**WORK TO COMPLETE:** Repeat every record below exactly, leaving out the pictures.

□ □ □ □ □

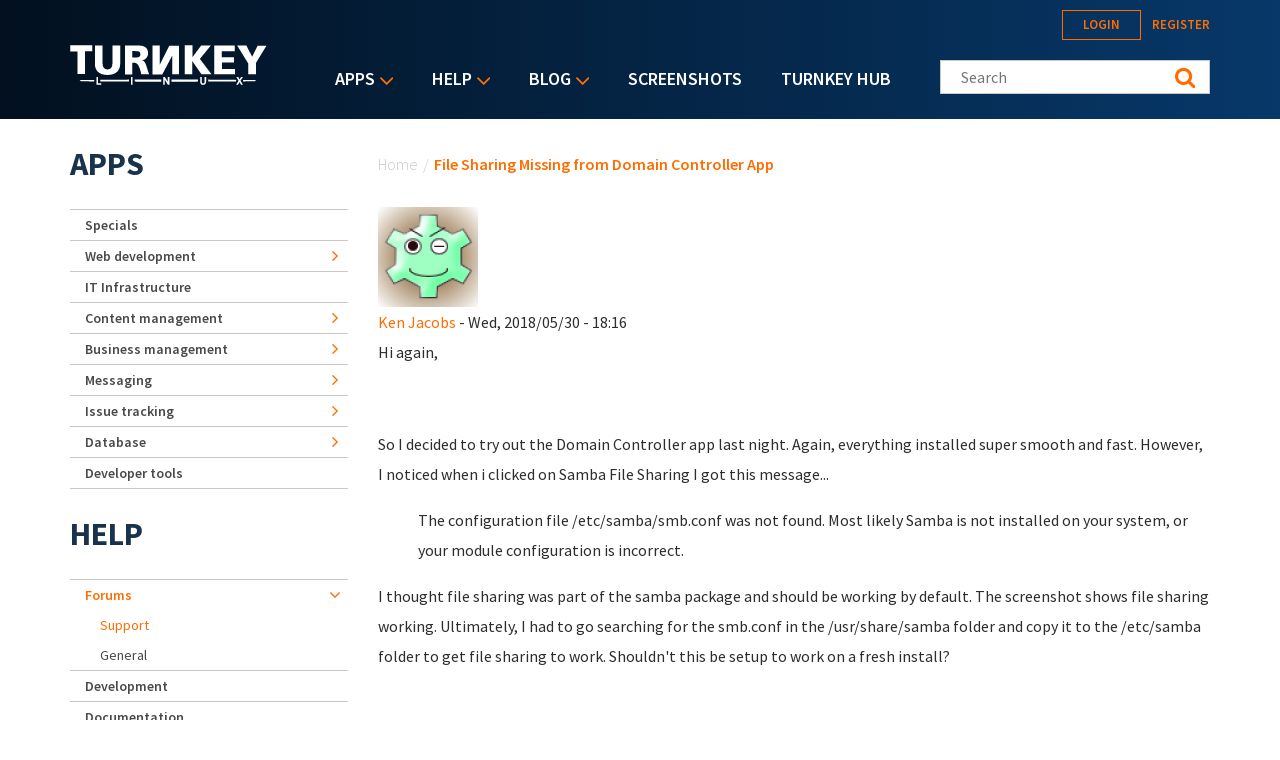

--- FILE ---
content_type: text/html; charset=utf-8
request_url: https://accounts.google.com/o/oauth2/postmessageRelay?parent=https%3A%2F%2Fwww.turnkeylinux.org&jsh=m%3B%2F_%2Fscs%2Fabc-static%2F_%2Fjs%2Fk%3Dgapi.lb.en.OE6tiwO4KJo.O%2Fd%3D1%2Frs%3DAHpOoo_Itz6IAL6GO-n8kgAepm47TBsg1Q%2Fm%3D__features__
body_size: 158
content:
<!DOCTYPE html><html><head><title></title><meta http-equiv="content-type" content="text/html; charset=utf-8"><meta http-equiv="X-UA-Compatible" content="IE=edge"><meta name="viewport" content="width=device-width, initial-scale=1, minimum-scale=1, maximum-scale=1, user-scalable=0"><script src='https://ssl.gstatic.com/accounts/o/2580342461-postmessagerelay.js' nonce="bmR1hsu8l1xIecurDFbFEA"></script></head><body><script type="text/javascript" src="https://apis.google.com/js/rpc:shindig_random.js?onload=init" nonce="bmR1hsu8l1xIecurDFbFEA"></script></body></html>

□ □ □ □ □

**RESPONSE:**
--- FILE ---
content_type: text/html; charset=utf-8
request_url: https://accounts.google.com/o/oauth2/postmessageRelay?parent=https%3A%2F%2Fwww.turnkeylinux.org&jsh=m%3B%2F_%2Fscs%2Fabc-static%2F_%2Fjs%2Fk%3Dgapi.lb.en.OE6tiwO4KJo.O%2Fd%3D1%2Frs%3DAHpOoo_Itz6IAL6GO-n8kgAepm47TBsg1Q%2Fm%3D__features__
body_size: 158
content:
<!DOCTYPE html><html><head><title></title><meta http-equiv="content-type" content="text/html; charset=utf-8"><meta http-equiv="X-UA-Compatible" content="IE=edge"><meta name="viewport" content="width=device-width, initial-scale=1, minimum-scale=1, maximum-scale=1, user-scalable=0"><script src='https://ssl.gstatic.com/accounts/o/2580342461-postmessagerelay.js' nonce="bmR1hsu8l1xIecurDFbFEA"></script></head><body><script type="text/javascript" src="https://apis.google.com/js/rpc:shindig_random.js?onload=init" nonce="bmR1hsu8l1xIecurDFbFEA"></script></body></html>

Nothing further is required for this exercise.